Madri migranti, la sofferenza dell’abbandono

Due donne sole sul palcoscenico. Due donne straniere come tante. Che hanno varcato il confine del loro Paese lasciandosi alle spalle il futuro, cioè quei figli che chissà quando, un giorno, forse, potranno di nuovo abbracciare. Madri dal cuore spezzato. In scena raccontano la tristezza, le speranze, la nostalgia, le emozioni di chi ha deciso di compiere un viaggio in un nuovo mondo, lontano da tutto e da tutti, convinte che non sia per sempre. Lo fanno in «Madri migranti». Trapianto di cuore globale, il toccante e attualissimo spettacolo allestito al Teatro Litta nella sala «La Cavallerizza» dalla regista Anastasia Astolfi, che con Alessandra Fallucchi è anche una delle due protagoniste (fino al 17 gennaio, info: 02-86454545, www.teatrolitta.it).
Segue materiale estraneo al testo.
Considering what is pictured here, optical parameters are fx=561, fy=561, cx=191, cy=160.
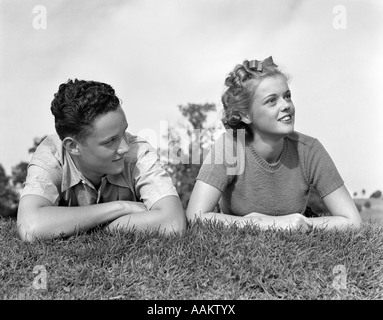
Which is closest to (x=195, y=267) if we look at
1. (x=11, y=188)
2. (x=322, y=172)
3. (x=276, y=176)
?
(x=276, y=176)

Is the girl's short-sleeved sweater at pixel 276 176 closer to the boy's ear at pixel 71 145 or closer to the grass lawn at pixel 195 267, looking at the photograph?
the grass lawn at pixel 195 267

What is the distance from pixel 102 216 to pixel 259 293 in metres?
1.36

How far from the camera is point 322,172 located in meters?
4.97

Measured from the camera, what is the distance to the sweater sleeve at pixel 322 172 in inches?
195

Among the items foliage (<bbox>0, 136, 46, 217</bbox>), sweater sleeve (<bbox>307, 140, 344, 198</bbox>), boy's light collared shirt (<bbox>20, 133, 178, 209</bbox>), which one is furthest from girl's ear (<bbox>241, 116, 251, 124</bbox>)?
foliage (<bbox>0, 136, 46, 217</bbox>)

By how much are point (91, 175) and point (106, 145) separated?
1.39 feet

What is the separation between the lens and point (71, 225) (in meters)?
4.16

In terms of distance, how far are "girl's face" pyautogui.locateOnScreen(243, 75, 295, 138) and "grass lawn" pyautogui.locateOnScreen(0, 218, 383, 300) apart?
926mm

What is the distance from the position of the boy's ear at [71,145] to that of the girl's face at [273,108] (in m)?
1.53

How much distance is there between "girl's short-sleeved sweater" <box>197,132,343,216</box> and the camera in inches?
194

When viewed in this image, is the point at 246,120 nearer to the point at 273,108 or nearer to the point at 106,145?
the point at 273,108

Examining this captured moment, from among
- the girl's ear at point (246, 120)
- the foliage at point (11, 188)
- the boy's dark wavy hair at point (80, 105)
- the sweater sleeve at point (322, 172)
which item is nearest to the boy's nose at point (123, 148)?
the boy's dark wavy hair at point (80, 105)
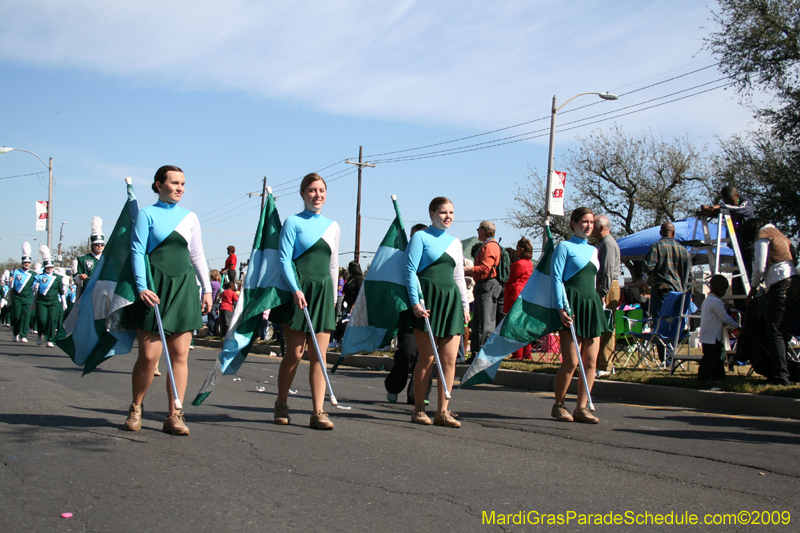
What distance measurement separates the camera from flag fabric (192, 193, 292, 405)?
5918 millimetres

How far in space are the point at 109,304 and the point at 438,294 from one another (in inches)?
98.6

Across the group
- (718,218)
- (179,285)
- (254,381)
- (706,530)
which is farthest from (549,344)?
(706,530)

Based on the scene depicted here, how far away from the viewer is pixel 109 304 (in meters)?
5.62

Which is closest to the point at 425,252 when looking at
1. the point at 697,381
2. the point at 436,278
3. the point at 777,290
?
the point at 436,278

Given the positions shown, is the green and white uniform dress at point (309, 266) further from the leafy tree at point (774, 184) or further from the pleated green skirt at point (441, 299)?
the leafy tree at point (774, 184)

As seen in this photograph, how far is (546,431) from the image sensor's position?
624 centimetres

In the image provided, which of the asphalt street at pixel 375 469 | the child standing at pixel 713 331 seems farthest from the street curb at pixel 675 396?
the child standing at pixel 713 331

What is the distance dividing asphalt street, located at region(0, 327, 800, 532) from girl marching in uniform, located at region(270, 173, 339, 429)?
464 mm

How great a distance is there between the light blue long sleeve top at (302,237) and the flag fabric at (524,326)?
170 centimetres

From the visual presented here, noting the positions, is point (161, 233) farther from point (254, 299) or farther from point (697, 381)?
point (697, 381)

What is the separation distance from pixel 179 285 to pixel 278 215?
1128mm

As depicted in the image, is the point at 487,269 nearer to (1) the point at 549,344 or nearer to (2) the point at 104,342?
(1) the point at 549,344

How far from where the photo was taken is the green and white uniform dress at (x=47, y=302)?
17.0 meters

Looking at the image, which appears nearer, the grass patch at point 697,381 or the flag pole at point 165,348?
the flag pole at point 165,348
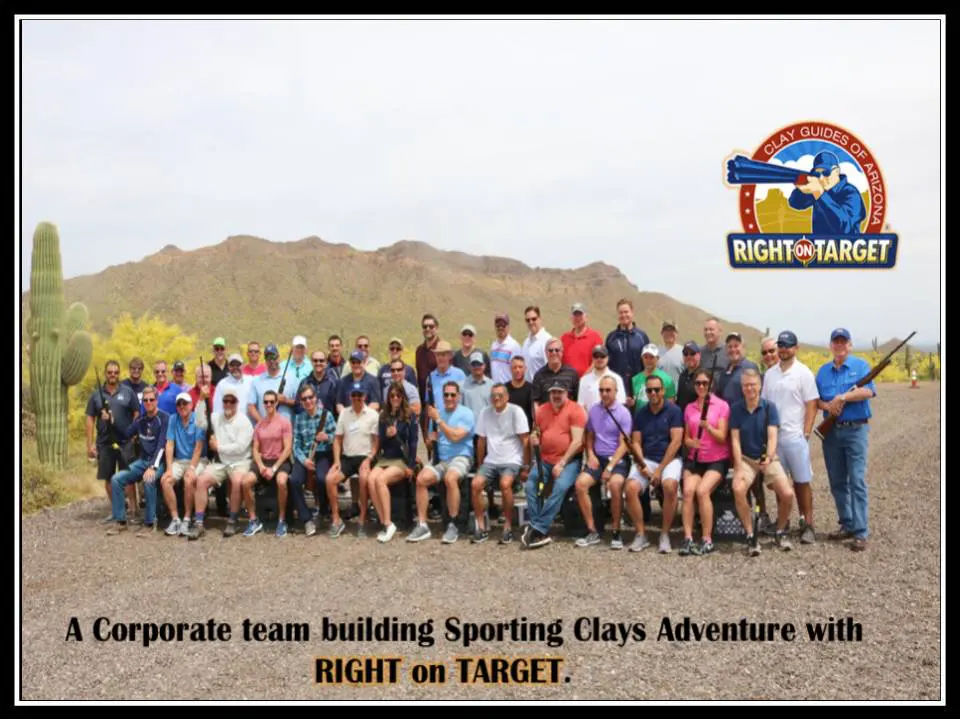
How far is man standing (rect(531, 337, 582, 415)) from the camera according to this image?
914cm

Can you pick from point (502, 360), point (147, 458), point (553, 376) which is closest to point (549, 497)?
point (553, 376)

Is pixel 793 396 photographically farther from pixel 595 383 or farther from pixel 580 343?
pixel 580 343

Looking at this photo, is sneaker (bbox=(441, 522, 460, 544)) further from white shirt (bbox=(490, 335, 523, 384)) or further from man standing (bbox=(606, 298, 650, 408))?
man standing (bbox=(606, 298, 650, 408))

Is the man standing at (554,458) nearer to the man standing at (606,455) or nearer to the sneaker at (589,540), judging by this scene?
Answer: the man standing at (606,455)

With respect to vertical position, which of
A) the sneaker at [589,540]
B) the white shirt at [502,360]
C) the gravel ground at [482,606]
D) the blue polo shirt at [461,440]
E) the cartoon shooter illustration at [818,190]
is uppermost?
the cartoon shooter illustration at [818,190]

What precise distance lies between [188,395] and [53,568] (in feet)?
7.99

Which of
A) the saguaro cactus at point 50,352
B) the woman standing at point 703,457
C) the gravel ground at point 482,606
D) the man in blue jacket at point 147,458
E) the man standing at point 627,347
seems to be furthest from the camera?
the saguaro cactus at point 50,352

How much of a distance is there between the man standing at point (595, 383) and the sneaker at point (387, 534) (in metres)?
2.45

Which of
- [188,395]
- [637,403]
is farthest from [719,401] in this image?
[188,395]

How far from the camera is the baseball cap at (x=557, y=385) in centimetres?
892

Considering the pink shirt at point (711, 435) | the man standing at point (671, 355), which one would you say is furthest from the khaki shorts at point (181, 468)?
the pink shirt at point (711, 435)

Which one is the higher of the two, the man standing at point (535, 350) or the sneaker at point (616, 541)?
the man standing at point (535, 350)

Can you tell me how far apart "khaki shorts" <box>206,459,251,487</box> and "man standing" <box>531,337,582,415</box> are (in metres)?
3.46

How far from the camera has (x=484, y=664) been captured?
5.79 metres
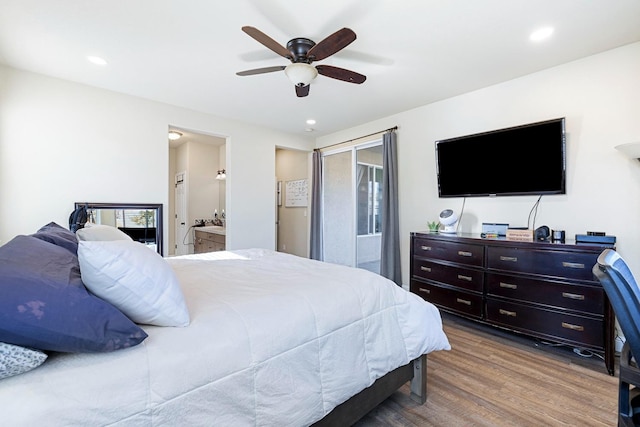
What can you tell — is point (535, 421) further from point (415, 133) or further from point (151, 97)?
point (151, 97)

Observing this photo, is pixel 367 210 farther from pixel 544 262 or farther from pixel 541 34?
pixel 541 34

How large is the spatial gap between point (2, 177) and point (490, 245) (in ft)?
16.1

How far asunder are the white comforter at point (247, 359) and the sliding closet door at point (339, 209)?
10.4ft

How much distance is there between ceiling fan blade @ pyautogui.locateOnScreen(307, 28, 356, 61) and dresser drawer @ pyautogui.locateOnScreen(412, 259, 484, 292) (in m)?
2.36

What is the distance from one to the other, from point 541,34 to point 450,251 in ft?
6.65

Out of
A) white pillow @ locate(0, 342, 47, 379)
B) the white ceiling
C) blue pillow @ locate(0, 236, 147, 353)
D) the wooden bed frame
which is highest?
the white ceiling

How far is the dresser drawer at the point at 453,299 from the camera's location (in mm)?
2857

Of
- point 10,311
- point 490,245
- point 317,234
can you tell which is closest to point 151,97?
point 317,234

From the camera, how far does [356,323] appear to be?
1.47 meters

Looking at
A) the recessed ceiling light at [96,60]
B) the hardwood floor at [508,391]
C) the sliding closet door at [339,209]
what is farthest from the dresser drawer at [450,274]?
the recessed ceiling light at [96,60]

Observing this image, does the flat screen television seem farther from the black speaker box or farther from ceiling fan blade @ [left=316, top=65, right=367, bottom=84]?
ceiling fan blade @ [left=316, top=65, right=367, bottom=84]

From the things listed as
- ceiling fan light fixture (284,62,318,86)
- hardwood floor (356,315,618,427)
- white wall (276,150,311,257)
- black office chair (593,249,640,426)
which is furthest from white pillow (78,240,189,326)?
white wall (276,150,311,257)

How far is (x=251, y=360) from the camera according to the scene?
1080mm

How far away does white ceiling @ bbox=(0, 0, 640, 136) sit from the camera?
6.76 feet
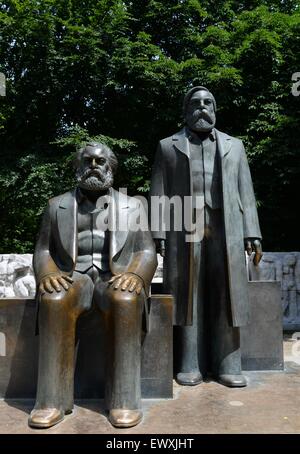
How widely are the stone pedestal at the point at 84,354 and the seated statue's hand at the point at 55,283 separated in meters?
0.44

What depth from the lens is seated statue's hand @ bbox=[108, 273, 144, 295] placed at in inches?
137

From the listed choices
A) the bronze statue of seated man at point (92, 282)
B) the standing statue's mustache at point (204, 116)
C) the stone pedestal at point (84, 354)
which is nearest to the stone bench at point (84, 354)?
the stone pedestal at point (84, 354)

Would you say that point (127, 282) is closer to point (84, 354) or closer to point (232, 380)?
point (84, 354)

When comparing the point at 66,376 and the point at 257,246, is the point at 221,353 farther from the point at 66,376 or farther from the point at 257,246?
the point at 66,376

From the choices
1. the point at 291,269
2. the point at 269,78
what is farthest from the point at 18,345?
the point at 269,78

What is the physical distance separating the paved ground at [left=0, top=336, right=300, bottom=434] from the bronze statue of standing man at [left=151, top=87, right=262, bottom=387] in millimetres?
274

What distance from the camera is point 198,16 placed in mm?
14148

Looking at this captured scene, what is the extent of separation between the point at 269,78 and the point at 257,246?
9.23 metres

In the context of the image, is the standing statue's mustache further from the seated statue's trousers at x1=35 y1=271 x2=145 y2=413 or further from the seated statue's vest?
the seated statue's trousers at x1=35 y1=271 x2=145 y2=413

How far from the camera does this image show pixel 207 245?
4.38 m

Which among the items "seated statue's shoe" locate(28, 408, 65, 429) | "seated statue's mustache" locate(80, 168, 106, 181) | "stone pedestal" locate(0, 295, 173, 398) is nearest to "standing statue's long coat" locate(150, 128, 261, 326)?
"stone pedestal" locate(0, 295, 173, 398)

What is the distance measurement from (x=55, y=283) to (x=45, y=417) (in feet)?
2.97

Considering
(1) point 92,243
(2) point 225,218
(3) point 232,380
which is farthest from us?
(2) point 225,218

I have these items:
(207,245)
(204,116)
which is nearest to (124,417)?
(207,245)
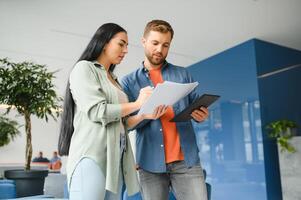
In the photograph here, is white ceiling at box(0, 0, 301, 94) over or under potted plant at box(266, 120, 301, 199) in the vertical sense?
over

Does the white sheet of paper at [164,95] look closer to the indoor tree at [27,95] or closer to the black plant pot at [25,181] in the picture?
the indoor tree at [27,95]

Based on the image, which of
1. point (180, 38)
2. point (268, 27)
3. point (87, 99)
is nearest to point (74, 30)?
point (180, 38)

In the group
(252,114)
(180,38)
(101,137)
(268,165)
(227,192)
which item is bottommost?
(227,192)

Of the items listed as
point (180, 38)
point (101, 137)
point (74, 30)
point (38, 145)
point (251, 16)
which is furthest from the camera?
point (38, 145)

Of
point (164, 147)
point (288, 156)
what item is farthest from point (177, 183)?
point (288, 156)

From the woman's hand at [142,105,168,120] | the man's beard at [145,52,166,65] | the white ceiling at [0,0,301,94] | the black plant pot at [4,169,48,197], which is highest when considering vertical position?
the white ceiling at [0,0,301,94]

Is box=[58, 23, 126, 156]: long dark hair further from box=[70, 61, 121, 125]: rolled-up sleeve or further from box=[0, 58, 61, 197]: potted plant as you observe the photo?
box=[0, 58, 61, 197]: potted plant

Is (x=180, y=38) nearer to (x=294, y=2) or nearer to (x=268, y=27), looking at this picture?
(x=268, y=27)

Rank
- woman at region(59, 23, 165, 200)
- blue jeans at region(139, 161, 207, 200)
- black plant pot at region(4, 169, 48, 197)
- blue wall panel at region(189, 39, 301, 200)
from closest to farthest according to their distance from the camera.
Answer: woman at region(59, 23, 165, 200), blue jeans at region(139, 161, 207, 200), black plant pot at region(4, 169, 48, 197), blue wall panel at region(189, 39, 301, 200)

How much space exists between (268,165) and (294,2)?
2250mm

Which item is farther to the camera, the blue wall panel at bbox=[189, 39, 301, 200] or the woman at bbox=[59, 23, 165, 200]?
the blue wall panel at bbox=[189, 39, 301, 200]

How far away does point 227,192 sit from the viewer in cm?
506

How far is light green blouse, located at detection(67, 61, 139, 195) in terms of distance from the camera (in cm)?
106

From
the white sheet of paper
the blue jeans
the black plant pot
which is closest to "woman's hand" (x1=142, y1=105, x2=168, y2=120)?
the white sheet of paper
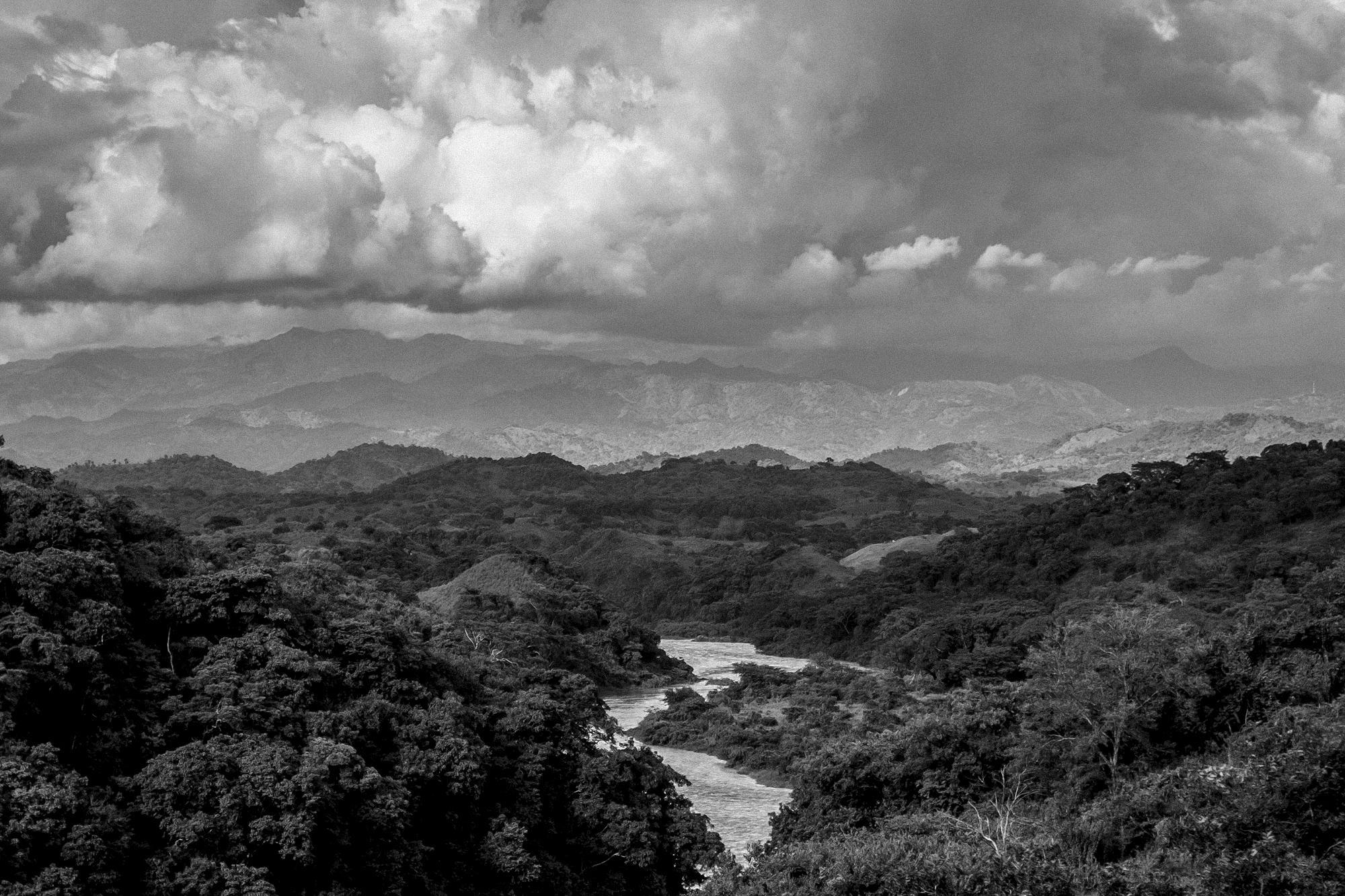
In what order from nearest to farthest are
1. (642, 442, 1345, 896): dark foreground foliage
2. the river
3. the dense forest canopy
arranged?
(642, 442, 1345, 896): dark foreground foliage
the dense forest canopy
the river

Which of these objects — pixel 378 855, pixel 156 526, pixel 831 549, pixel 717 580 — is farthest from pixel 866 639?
pixel 378 855

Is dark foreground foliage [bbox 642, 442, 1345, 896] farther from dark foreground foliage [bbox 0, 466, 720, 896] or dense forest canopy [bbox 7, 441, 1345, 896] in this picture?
dark foreground foliage [bbox 0, 466, 720, 896]

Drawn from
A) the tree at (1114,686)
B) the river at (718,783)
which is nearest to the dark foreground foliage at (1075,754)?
the tree at (1114,686)

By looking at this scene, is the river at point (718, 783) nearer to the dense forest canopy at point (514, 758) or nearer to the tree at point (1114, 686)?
the dense forest canopy at point (514, 758)

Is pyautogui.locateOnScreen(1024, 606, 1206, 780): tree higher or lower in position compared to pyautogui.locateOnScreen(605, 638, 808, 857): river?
higher

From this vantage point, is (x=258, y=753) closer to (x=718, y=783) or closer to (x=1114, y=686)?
(x=1114, y=686)

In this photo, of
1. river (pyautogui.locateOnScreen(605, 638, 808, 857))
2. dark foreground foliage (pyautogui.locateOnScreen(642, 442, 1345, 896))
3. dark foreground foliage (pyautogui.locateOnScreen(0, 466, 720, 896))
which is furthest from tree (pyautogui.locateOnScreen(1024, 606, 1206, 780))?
river (pyautogui.locateOnScreen(605, 638, 808, 857))
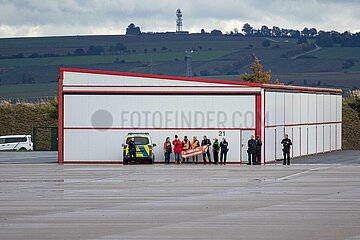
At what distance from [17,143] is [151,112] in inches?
979

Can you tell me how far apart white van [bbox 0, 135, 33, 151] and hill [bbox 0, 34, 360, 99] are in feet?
169

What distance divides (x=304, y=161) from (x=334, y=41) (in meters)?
130

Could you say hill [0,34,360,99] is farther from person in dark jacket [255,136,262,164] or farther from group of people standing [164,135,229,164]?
person in dark jacket [255,136,262,164]

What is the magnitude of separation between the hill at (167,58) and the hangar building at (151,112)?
74604mm

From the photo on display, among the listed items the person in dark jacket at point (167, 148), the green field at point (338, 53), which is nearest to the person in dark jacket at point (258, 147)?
the person in dark jacket at point (167, 148)

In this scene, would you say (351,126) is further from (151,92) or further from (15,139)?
(151,92)

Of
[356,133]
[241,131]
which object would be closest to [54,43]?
[356,133]

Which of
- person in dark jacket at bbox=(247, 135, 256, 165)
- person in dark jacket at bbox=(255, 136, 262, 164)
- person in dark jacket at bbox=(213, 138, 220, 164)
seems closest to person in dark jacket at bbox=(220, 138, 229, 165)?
person in dark jacket at bbox=(213, 138, 220, 164)

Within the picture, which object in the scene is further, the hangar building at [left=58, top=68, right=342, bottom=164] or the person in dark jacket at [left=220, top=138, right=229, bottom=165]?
the hangar building at [left=58, top=68, right=342, bottom=164]

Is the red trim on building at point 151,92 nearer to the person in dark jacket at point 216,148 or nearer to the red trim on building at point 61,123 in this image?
the red trim on building at point 61,123

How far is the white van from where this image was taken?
3078 inches

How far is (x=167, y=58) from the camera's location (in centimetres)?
16475

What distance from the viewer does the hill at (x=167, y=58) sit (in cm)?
14550

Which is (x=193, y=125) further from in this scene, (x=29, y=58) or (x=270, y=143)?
(x=29, y=58)
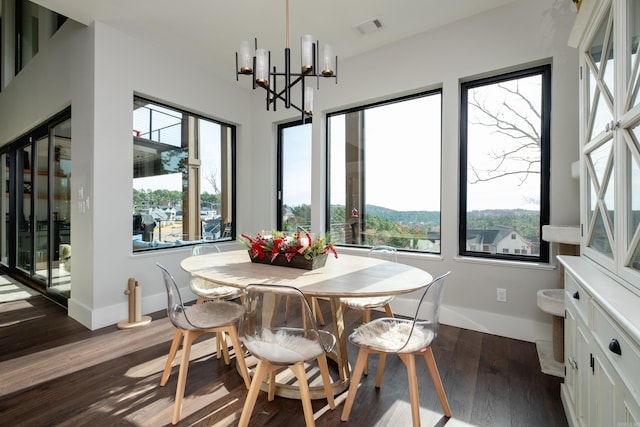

Quante volte le abbiamo viste arrivare da lontano, entrare nelle nostre case senza nemmeno il coraggio di mostrare la foto di quei bambini che hanno affidato ad altre mani, come se la vergogna provata per l'abbandono fosse più forte dell'amore. Sono colf filippine, badanti ucraine, baby sitter sudamericane, donne che si accontentano di essere per anni soltanto trepidanti mamme a distanza. In scena vi sono, dunque, due donne e mille madri, le cui storie s'intrecciano, si sovrappongono, si fondono in un unico assolo: «Una voce che porta simbolicamente in sé la forza e le sofferenze di tutto l'universo femminile che ha dovuto o voluto rinunciare alla propria piena maternità per cercare un riscatto economico e la possibilità di una vita migliore. Per sé ma soprattutto proprio per quei figli che hanno lasciato», spiega Anastasia Astolfi. «Sono donne che abitano lo spazio dell'attesa, sospese tra il desiderio di tornare a casa dai propri figli e la voglia di essere riconosciute a pieno titolo nel Paese di accoglienza». Madri migranti. Trapianto di cuore globale, nato da un'idea di Maddalena Grechi, è un mix di mille esperienze vissute in presa diretta. Un collage composto attraverso interviste a donne straniere che vivono in Italia separate dai figli, indagini nelle case di accoglienza, nelle associazioni e servizi sociali e anche attraverso le suggestioni del testo di Erri De Luca In nome della madre e di Donne globali delle sociologhe inglesi Barbara Ehrenreich e Arlie Russell Hochschild. Uno spettacolo che in qualche modo non finisce quando cala il sipario: «Madri migranti» supporta, infatti, la campagna «Sostieni una mamma».